On 5/6/20 6:24 PM, Lorenz Bauer wrote:
On Wed, 6 May 2020 at 02:28, Alexei Starovoitov
<alexei.starovoitov@xxxxxxxxx> wrote:
On Mon, May 4, 2020 at 9:12 AM Lorenz Bauer <lmb@xxxxxxxxxxxxxx> wrote:
In our TC classifier cls_redirect [1], we use the following sequence
of helper calls to
decapsulate a GUE (basically IP + UDP + custom header) encapsulated packet:
skb_adjust_room(skb, -encap_len,
BPF_ADJ_ROOM_MAC, BPF_F_ADJ_ROOM_FIXED_GSO)
bpf_redirect(skb->ifindex, BPF_F_INGRESS)

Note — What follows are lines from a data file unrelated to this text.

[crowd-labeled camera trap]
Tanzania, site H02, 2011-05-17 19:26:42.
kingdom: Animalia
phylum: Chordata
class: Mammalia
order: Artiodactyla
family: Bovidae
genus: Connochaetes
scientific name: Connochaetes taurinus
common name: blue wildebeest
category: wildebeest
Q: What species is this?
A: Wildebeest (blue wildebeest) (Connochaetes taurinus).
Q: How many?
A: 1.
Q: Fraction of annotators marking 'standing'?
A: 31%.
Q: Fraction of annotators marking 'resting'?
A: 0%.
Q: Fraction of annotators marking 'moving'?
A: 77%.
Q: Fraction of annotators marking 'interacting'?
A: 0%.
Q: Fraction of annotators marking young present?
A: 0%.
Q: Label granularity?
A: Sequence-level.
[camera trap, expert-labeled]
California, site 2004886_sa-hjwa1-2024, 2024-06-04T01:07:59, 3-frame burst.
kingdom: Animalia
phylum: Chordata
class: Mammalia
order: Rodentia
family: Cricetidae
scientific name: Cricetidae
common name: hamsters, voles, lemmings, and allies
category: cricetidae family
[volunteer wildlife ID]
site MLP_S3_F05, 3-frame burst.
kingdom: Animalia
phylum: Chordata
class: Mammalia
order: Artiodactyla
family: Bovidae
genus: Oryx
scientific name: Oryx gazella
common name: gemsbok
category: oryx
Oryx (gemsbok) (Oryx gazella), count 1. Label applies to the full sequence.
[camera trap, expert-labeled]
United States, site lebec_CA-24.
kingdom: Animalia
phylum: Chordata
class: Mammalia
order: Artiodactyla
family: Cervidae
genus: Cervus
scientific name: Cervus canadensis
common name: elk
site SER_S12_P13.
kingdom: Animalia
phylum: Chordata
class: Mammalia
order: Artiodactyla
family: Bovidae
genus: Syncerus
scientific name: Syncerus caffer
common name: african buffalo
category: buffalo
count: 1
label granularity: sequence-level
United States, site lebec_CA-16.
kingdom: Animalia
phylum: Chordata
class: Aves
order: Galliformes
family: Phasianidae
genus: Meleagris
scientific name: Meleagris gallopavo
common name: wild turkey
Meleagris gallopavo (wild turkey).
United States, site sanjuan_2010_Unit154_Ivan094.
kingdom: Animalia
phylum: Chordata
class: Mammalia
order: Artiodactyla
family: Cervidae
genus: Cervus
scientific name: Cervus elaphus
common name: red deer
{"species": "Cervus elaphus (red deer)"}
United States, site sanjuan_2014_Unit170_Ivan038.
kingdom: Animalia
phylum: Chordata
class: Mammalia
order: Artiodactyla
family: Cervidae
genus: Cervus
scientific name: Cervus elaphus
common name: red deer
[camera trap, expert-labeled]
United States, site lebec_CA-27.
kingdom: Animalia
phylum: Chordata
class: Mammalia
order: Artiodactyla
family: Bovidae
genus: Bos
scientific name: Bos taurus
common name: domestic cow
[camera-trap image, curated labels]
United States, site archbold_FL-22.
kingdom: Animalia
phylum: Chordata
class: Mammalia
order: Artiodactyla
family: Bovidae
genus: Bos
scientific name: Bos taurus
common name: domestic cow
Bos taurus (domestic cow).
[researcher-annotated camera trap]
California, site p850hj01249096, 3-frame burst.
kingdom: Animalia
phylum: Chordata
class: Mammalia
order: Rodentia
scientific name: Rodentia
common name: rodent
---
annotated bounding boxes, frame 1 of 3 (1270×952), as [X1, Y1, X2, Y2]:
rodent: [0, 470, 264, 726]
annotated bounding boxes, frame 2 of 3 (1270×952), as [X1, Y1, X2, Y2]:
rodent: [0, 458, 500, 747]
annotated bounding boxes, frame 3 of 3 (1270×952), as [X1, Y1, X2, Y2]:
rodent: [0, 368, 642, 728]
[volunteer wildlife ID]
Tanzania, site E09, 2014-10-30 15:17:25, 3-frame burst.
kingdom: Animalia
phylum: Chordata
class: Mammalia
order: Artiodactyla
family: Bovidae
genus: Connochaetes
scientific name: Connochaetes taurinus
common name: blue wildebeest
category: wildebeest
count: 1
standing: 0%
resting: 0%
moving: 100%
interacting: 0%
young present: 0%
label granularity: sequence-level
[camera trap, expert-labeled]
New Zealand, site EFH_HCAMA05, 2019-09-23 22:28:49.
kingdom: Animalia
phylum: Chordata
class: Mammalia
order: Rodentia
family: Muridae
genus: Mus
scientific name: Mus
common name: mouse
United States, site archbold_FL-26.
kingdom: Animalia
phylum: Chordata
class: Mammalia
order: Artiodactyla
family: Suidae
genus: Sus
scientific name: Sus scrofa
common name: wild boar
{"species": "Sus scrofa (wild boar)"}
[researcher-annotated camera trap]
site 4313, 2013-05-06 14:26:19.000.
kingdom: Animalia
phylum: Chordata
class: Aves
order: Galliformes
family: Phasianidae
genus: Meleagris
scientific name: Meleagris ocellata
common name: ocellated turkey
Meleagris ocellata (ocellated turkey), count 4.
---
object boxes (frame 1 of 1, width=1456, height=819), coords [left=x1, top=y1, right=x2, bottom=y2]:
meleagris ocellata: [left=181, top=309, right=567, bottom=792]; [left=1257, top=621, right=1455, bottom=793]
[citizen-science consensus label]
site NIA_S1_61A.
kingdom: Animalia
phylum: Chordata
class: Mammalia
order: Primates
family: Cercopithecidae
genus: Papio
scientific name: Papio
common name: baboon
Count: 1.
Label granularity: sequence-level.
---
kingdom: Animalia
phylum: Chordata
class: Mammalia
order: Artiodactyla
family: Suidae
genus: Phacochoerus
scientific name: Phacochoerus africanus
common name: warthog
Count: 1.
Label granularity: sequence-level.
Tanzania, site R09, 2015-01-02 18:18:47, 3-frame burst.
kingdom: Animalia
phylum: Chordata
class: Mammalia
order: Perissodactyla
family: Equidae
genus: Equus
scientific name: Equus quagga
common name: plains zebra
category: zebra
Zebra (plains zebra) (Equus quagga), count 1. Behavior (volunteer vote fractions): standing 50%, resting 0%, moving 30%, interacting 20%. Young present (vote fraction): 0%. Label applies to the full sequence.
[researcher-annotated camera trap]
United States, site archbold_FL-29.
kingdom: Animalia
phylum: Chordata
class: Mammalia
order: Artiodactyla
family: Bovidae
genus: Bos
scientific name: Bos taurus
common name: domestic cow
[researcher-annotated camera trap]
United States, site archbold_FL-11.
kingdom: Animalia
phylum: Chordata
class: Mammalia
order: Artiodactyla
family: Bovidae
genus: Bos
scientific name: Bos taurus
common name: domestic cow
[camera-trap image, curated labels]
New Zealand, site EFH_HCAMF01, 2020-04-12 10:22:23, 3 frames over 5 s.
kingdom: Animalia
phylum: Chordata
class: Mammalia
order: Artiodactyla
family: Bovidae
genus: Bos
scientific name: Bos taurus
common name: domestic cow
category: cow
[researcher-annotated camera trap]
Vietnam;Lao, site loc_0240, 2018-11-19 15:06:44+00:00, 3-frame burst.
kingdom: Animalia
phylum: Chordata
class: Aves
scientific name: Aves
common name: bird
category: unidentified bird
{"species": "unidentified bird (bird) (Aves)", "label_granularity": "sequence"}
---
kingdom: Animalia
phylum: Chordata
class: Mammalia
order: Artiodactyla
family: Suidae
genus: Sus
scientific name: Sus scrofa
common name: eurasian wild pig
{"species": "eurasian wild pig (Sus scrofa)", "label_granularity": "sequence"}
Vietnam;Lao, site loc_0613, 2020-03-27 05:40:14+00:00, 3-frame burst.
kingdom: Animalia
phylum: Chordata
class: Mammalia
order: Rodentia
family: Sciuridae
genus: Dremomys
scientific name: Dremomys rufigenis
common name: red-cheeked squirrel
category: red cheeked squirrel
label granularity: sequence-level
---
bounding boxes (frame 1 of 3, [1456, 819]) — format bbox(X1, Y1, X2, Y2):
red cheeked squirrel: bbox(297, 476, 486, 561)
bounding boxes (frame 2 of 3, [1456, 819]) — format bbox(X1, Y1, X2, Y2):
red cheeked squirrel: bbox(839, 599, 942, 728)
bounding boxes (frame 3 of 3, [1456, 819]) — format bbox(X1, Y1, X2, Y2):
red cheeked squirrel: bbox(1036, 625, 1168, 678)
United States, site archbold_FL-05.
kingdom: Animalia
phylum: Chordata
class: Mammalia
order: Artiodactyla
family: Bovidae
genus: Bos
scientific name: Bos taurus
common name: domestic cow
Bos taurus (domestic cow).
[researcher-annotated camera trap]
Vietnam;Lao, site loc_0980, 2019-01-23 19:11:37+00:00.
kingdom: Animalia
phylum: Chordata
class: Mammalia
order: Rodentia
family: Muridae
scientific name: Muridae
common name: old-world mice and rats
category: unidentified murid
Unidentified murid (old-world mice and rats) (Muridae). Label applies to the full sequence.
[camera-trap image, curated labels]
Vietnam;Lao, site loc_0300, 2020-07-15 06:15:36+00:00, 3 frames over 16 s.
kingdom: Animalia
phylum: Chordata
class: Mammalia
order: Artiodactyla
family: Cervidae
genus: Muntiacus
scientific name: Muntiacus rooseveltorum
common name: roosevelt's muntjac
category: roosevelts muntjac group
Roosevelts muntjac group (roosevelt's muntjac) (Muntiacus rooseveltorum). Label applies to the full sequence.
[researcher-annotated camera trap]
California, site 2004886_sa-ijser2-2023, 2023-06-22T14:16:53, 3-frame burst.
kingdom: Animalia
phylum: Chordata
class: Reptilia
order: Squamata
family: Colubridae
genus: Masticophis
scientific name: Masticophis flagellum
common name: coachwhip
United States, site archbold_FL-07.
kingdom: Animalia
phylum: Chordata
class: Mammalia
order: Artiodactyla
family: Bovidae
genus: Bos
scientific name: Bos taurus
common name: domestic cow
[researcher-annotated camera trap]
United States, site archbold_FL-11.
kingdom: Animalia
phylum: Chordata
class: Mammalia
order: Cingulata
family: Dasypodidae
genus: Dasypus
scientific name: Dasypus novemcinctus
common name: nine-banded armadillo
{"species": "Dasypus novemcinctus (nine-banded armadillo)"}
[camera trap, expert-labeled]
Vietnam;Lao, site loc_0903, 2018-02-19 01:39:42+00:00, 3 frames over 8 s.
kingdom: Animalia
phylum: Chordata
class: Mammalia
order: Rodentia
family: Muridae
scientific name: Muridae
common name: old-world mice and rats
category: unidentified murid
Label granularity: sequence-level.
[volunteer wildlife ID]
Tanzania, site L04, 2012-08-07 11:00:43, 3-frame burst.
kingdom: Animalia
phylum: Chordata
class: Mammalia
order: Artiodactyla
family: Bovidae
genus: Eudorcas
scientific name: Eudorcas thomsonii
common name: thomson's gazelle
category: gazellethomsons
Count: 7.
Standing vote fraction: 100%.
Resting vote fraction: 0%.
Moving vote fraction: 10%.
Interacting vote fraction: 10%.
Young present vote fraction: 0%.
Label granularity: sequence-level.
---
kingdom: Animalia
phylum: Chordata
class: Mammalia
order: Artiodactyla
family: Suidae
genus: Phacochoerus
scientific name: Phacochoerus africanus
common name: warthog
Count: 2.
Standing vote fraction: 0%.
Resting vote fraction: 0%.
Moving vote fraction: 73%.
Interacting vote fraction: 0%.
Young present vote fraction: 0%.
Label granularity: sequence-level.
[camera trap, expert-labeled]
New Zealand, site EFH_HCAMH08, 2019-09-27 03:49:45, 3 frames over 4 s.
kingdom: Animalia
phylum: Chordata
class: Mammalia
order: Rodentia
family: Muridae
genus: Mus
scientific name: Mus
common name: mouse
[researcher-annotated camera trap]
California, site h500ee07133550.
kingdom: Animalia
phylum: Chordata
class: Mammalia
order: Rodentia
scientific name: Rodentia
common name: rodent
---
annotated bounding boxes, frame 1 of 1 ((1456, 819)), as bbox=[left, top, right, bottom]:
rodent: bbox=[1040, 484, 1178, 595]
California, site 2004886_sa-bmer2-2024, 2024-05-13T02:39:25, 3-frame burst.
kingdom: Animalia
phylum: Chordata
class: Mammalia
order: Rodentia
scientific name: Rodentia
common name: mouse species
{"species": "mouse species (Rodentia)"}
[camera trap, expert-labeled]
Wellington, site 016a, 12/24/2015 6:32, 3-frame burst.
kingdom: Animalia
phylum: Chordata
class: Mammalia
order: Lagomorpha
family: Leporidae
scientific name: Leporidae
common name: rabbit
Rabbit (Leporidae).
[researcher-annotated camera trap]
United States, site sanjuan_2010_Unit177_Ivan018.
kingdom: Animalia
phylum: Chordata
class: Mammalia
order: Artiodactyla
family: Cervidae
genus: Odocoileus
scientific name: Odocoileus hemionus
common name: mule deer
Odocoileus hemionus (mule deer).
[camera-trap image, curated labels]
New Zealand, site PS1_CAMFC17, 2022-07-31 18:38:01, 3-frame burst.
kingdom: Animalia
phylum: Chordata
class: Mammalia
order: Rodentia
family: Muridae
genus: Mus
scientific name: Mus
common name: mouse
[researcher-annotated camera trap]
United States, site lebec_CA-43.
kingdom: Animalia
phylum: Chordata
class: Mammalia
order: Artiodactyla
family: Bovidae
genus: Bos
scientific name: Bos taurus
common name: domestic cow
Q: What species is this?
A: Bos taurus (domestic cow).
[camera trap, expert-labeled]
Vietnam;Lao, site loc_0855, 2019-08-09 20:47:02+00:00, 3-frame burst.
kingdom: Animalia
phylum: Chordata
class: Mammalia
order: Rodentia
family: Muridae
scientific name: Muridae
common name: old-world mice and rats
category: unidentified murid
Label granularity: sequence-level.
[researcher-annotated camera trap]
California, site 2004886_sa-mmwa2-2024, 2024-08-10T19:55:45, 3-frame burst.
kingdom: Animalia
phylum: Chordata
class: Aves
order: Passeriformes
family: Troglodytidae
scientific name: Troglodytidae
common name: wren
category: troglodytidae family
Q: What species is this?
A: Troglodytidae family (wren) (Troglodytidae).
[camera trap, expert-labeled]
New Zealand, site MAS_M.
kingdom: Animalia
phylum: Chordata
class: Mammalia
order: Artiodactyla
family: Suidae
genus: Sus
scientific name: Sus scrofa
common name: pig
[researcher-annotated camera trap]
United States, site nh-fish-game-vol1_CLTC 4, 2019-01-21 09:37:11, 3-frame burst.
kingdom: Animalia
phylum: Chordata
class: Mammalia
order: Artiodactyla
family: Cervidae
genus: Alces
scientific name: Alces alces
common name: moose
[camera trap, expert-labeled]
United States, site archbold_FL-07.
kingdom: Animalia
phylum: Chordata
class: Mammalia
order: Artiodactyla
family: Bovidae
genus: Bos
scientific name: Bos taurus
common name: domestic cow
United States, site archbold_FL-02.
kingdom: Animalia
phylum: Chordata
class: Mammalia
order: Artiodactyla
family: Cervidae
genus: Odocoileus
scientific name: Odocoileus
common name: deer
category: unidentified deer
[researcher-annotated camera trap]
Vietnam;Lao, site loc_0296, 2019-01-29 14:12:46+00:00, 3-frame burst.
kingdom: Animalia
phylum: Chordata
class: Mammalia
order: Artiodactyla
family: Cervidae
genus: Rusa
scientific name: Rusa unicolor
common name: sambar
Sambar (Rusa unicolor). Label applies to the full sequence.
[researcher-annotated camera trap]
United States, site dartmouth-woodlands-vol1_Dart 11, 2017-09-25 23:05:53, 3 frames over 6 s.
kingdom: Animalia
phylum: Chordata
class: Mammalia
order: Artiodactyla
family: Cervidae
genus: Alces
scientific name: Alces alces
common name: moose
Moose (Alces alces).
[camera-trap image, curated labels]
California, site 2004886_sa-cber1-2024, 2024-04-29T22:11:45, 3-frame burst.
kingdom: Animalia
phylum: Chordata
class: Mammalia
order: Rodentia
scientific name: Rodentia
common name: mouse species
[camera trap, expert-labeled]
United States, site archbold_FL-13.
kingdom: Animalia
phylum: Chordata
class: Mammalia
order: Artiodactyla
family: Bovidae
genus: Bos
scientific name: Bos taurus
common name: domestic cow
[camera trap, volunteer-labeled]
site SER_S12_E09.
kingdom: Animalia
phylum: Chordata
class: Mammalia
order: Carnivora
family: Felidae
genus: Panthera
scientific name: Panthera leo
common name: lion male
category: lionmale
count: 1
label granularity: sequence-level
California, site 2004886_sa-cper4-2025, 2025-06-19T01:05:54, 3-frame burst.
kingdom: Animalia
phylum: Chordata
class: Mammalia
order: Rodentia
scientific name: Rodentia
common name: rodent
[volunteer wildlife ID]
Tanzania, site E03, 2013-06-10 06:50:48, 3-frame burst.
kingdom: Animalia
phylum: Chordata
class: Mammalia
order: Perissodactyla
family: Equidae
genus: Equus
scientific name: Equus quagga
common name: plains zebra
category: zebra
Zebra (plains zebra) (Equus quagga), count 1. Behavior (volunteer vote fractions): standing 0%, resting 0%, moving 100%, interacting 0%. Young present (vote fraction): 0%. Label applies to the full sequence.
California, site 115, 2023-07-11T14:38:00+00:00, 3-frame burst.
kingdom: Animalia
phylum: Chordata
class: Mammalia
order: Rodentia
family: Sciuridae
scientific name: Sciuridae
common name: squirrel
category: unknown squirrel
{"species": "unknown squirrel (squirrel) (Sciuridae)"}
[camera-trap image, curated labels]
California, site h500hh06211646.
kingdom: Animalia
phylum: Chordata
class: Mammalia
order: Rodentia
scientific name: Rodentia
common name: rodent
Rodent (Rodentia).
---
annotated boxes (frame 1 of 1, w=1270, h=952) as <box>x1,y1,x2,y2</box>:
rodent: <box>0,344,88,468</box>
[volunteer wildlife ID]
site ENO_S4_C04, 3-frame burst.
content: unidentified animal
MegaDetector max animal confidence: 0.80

It seems like some checksums of the inner headers are not validated in
this case.
For example, a TCP SYN packet with invalid TCP checksum is still accepted by the
network stack and elicits a SYN ACK.
Is this known but undocumented behaviour or a bug? In either case, is
there a work
around I'm not aware of?
I thought inner and outer csums are covered by different flags and driver
suppose to set the right one depending on level of in-hw checking it did.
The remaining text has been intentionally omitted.